And then she’s gone.
As soon as they’re alone, Tim rounds on Jason.
“Is there a reason you’re treating all of this as a joke?”
“Are we sure it’s not?” Jason asks with a grin that doesn’t dispel the coolness of his eyes. “I’m still waitin' for someone to jump out and yell ‘April Fools’.”
“You’re about a month late for that. And considering the fact you’re legally dead, you could be a little less cavalier with the attention-grabbing non-sequiturs.”
“What, like you? Treatin' this whole thing like it’s a business meeting? This is a person we’re talkin' about—two people.” His gaze flicks nervously to the infant. “And you’re actin' like they’re pieces on a board.”
“Because right now, they are,” Tim snaps. “And because someone has to be getting ahead of this thing. Surprise is no excuse to not have contingency plans.”

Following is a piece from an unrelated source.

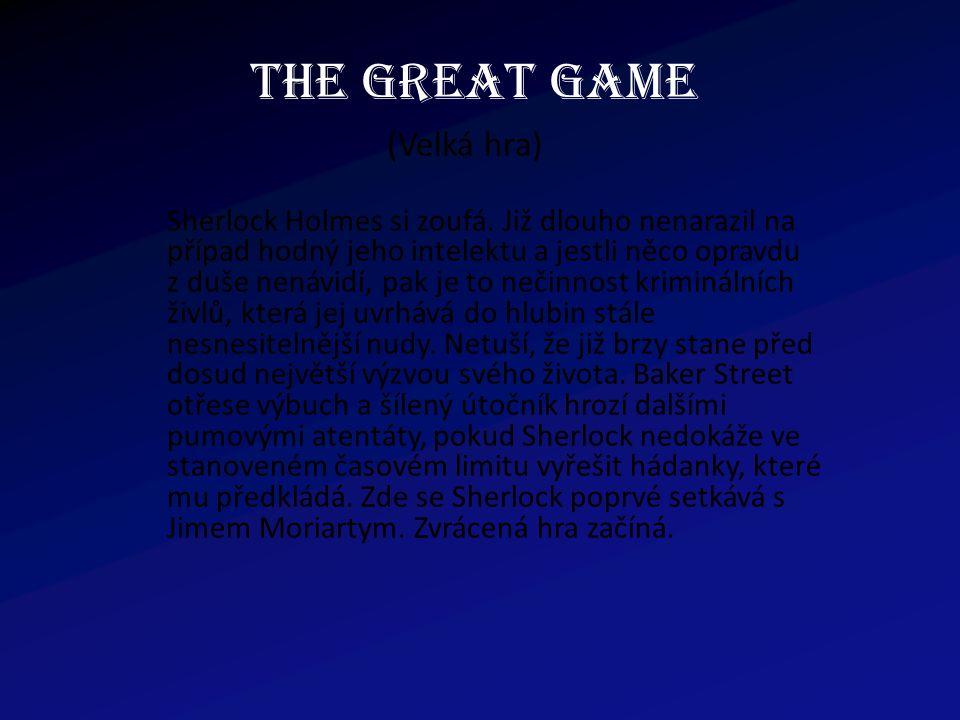 THE GREAT GAME (Velká hra) Sherlock Holmes si zoufá. Již dlouho nenarazil na případ hodný jeho intelektu a jestli něco opravdu z duše nenávidí, pak je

“Jesus Christ, but he did a number on you,” Jason groans. “You sound exactly like him.”
“Contrary to popular belief, that’s not always a bad thing. Or would you rather I be channeling Dick right now?”
Jason's entire body goes even tauter than it's been since Safiya burst in. "I swear to god if you hug me right now, I will punch you.”
Tim finds himself wondering if that might not be a good idea; a fight might be better for Jason than a shot of adrenaline.
Or it will land me in a different wing of this hospital. So maybe not.
He’s saved from replying when there’s a knock on the door, and the nurse comes in.
“Visiting hours will be over at nine o’clock,” she says. “If one of you wants to stay the night, I can arrange—”
“We’re not stayin',” Jason says immediately. Noticing her taken-aback expression, he adds, “There’s a bunch of stuff that needs doin'. For the, uh, baby.”
“Of course. Would you like to feed her one last time yourselves? Or we can take care of her in the nursery.”
Tim can see it on Jason’s face that he’s not keen on the exercise. Still, that same business-like set to his shoulders from earlier returns and he allows the nurse to go fetch a bottle of formula.
“Might as well know how to do this myself,” he mutters, almost defensive when he meets Tim’s gaze, and hesitantly picks up the infant on his own.
“I didn’t say anything.”
The entire tableau is so incongruous with what Tim knows of the other man that he’s half-tempted to bring his phone up and snap a few secret shots, if only as evidence. Somehow, he suspects Jason wouldn’t take kindly to it, and whatever goodwill he’s gained tonight will vanish faster than Batman after a meeting with Commissioner Gordon.
“We should go back to my place,” Tim suggests after a while. When Jason tilts his head in question, he adds, “To get the room ready. For when she’s cleared to go.”
“Right.”
“Do you want to pick up anything from where you’re staying? Or I can just order something for you online and have it shipped—”
“I can buy my own damn clothes if I need to,” Jason grouses. “I don’t need help packin’ a bag.”
“Fair. But I’m still driving you.” Jason makes a face. “Don’t give me that look. Are you seriously thinking you’re clear-headed enough to drive right now?”
“I’ve had worse. Besides, I can get a cab or take the subways.”
“You have no cash on you,” Tim reminds him. “And you’re still processing. I bet you’ll get stuck in your head and miss your stop.” He gestures out the window toward the parking lot. “Just tell me where you want to go and I’ll take you there.”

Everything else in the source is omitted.